**Task requirements**
Below are records; count the lines in them that hold "africanus" and give only the count.

+++ Data extracts

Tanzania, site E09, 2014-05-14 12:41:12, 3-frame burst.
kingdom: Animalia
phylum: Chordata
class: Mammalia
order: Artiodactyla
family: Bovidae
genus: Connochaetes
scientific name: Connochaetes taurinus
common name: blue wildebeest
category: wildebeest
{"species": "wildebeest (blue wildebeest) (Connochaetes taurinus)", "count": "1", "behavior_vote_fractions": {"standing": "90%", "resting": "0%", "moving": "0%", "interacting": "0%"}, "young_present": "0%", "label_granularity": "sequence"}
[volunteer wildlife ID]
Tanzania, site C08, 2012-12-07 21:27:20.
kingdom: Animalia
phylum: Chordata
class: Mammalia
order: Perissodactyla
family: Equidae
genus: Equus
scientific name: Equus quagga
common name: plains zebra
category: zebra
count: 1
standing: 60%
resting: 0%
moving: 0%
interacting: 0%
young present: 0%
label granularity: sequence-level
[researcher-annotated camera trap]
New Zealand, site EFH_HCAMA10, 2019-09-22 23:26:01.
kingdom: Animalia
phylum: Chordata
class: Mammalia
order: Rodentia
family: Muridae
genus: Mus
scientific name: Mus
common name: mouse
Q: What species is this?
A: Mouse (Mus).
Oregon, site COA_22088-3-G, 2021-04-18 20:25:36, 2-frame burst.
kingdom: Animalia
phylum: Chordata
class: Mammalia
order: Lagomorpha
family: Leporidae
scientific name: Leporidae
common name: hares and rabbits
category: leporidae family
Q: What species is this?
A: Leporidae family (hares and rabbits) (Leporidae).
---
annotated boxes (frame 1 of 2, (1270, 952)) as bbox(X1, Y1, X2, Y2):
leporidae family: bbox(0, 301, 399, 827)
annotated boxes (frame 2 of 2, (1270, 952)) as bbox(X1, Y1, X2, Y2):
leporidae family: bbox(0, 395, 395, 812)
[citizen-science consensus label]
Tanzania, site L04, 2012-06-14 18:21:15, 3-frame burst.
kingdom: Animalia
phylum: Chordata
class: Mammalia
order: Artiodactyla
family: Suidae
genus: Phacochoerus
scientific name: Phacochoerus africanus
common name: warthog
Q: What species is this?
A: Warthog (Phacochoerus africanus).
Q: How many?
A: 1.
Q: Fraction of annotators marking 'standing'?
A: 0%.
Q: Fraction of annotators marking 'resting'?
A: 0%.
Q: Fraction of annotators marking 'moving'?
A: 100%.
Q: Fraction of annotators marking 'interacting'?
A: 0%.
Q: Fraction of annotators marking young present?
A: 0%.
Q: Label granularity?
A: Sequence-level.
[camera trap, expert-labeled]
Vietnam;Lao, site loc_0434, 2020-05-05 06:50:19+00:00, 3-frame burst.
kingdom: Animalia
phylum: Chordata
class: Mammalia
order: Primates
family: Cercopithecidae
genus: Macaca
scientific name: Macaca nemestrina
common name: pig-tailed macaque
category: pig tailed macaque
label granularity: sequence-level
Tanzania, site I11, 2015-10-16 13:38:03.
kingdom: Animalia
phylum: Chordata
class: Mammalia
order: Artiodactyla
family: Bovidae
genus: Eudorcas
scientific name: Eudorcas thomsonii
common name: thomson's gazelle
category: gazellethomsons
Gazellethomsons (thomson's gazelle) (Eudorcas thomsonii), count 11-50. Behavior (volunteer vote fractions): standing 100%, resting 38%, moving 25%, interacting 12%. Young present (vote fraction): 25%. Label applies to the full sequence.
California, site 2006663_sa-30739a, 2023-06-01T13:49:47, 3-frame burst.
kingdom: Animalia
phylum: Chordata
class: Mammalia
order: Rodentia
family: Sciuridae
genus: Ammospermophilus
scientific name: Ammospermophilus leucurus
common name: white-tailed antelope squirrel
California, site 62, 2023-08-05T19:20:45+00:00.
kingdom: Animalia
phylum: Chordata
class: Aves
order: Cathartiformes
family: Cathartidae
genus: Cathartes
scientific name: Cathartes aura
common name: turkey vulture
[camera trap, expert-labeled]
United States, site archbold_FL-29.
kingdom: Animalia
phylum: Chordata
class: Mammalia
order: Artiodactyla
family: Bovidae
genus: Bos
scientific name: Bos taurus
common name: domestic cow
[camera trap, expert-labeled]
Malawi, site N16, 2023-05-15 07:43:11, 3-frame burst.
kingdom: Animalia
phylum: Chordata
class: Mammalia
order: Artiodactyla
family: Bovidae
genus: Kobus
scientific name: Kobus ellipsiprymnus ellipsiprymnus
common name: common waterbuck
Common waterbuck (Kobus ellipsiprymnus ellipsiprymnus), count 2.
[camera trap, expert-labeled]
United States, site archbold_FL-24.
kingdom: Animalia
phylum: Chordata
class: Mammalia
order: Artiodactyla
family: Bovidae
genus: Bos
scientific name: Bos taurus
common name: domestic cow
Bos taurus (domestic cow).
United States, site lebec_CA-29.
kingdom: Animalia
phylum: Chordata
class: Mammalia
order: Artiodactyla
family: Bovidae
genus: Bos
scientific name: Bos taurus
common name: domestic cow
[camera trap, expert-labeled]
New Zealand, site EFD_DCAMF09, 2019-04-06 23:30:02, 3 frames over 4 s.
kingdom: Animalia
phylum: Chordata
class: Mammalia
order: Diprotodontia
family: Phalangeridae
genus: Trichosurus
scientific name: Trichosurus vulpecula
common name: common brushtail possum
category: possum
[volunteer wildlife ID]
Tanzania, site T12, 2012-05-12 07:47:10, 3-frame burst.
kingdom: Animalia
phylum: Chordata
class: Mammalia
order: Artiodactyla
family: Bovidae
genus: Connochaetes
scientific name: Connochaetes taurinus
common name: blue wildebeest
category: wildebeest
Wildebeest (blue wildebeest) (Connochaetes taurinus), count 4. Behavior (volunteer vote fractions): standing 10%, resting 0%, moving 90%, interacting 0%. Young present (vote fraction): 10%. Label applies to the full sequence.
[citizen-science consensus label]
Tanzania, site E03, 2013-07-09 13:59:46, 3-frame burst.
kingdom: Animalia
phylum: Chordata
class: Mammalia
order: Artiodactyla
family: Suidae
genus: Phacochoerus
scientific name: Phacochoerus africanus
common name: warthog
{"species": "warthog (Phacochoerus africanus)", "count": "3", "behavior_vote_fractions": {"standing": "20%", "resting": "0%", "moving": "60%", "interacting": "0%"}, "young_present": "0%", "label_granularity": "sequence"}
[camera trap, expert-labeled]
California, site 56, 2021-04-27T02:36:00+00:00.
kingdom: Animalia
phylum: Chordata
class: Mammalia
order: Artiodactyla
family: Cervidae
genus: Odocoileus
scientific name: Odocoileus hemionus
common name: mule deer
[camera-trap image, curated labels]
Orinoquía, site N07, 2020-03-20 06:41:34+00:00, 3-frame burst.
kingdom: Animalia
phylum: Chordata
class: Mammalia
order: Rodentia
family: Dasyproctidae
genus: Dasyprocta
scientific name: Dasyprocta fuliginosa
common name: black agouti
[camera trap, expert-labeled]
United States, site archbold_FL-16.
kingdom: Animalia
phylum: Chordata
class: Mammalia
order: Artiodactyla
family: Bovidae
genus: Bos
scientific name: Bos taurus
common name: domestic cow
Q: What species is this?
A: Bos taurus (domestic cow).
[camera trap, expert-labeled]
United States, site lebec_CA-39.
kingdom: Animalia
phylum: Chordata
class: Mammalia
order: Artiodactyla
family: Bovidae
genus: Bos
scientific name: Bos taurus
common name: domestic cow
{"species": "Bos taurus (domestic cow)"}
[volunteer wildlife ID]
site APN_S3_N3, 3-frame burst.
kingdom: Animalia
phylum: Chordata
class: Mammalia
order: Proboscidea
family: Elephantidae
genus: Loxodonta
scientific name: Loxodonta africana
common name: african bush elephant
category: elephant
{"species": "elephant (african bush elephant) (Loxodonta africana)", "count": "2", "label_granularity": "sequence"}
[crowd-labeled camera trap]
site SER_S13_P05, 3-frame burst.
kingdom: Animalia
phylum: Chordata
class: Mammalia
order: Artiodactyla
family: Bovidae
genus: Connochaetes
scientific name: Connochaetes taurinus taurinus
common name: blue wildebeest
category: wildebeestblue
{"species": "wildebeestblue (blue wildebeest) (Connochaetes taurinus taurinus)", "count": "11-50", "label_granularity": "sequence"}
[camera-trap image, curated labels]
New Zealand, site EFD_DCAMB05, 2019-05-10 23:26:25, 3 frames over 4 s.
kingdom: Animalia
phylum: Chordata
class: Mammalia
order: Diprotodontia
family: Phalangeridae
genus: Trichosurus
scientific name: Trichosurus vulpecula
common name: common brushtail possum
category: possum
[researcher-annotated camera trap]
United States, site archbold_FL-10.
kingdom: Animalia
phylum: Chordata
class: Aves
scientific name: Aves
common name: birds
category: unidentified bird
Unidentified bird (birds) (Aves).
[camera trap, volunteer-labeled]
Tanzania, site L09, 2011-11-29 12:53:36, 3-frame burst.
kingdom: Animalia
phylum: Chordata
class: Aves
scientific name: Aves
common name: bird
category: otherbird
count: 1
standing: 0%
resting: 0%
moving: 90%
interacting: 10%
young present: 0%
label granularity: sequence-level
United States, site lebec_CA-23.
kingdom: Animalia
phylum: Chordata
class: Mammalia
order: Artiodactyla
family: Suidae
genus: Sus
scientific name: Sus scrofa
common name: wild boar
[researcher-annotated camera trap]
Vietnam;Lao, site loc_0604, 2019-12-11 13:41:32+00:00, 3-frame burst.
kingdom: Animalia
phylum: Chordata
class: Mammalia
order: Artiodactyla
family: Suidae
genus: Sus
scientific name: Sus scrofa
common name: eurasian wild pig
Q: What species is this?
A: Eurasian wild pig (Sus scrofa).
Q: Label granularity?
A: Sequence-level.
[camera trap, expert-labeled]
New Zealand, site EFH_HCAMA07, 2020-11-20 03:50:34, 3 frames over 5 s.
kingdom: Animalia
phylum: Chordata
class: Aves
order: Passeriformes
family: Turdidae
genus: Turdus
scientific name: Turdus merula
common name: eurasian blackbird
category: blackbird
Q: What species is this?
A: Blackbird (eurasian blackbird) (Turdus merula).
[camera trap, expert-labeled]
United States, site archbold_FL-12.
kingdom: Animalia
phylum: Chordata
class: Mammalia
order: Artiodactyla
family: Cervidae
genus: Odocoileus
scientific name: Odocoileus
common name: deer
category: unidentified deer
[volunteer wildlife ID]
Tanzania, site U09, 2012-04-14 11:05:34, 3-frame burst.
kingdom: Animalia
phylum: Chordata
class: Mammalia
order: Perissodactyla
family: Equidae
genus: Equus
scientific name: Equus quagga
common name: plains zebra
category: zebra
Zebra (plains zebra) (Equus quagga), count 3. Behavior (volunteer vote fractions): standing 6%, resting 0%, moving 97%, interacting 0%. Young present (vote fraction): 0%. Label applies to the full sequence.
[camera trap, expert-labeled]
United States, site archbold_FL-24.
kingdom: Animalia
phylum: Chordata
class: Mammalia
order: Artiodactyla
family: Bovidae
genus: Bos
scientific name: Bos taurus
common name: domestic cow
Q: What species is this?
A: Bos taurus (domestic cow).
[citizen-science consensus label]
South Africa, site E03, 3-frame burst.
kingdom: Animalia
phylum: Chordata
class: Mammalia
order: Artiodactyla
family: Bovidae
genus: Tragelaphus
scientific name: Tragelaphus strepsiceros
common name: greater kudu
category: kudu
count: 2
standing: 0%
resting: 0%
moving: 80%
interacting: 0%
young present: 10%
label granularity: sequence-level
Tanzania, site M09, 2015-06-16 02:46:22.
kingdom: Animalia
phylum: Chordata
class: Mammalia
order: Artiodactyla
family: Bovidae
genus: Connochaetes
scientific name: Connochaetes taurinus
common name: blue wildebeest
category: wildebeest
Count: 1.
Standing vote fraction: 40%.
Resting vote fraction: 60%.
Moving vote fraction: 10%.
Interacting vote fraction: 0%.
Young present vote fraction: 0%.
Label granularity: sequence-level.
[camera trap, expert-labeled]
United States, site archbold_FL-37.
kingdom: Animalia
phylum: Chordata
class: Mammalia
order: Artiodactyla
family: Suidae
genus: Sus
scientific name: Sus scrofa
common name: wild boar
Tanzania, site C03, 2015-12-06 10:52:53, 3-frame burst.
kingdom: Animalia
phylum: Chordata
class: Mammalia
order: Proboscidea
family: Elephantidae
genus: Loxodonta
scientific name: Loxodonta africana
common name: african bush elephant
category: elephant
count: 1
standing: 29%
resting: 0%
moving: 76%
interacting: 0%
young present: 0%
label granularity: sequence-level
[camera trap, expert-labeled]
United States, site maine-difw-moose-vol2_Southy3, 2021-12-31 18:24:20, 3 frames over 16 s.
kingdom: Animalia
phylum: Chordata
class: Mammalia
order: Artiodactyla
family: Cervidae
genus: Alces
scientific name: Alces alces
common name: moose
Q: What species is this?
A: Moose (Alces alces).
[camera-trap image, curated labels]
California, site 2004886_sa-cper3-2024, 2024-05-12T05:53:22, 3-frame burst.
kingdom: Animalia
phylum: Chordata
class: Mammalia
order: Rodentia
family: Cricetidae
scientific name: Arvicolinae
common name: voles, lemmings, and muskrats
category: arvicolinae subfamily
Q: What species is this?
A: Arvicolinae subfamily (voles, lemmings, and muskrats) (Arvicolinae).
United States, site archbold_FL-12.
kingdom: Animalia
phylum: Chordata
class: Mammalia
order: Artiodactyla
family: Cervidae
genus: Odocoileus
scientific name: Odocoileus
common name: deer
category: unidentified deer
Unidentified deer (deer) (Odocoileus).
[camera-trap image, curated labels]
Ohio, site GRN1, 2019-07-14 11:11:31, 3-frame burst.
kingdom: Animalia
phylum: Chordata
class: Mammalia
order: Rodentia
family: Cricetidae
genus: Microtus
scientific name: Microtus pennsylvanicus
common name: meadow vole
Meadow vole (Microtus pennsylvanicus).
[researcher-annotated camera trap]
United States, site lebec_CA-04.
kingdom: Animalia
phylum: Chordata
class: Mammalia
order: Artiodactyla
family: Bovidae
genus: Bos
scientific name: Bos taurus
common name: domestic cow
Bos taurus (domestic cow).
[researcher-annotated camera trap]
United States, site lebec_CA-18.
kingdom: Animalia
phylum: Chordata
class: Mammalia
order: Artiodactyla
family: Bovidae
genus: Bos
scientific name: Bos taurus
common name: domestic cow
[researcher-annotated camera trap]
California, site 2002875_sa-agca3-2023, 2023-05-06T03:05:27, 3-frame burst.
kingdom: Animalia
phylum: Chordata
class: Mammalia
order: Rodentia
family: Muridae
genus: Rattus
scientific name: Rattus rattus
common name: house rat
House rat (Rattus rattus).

++++++

**Solution to this problem**
4